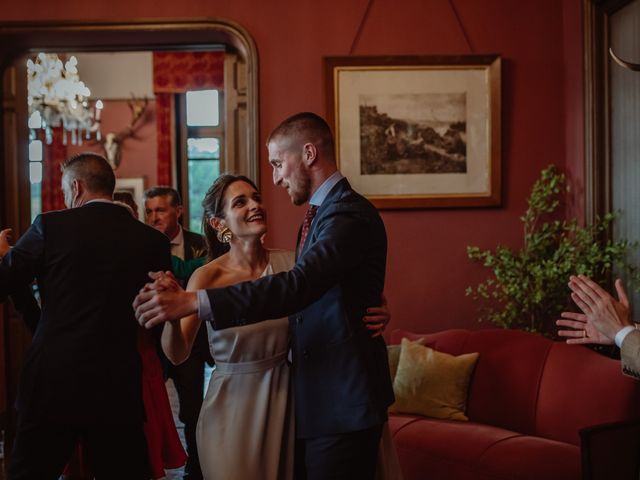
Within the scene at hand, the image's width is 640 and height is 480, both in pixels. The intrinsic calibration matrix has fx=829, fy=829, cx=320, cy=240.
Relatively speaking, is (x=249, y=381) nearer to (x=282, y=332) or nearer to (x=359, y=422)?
(x=282, y=332)

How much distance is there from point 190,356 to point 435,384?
1325 mm

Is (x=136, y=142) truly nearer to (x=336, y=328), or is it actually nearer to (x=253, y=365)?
(x=253, y=365)

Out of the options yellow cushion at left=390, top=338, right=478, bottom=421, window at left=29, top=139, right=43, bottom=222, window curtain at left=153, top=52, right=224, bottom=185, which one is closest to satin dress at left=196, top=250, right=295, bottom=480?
yellow cushion at left=390, top=338, right=478, bottom=421

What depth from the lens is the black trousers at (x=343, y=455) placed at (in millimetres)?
2322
------------------------------------------------
### THE PROBLEM
Give back all of the material above word for word, leaving out the pictures.

### FINISHED EXERCISE
Within the scene at hand, the image's width is 640 and height is 480, both in pixels. The intrinsic calibration matrix has fx=829, fy=829, cx=320, cy=240.
Relatively speaking, is (x=249, y=381) nearer to (x=282, y=332) or nearer to (x=359, y=422)?
(x=282, y=332)

How much distance is there from point 190,356 to point 435,384?
1325 mm

Is (x=136, y=142) truly nearer to (x=336, y=328), or is it actually nearer to (x=253, y=365)?
(x=253, y=365)

Out of the options yellow cushion at left=390, top=338, right=478, bottom=421, window at left=29, top=139, right=43, bottom=222, window curtain at left=153, top=52, right=224, bottom=185, which one is closest to satin dress at left=196, top=250, right=295, bottom=480?
yellow cushion at left=390, top=338, right=478, bottom=421

What depth from the lens is the black trousers at (x=343, y=455) placed at (in millimetres)?
2322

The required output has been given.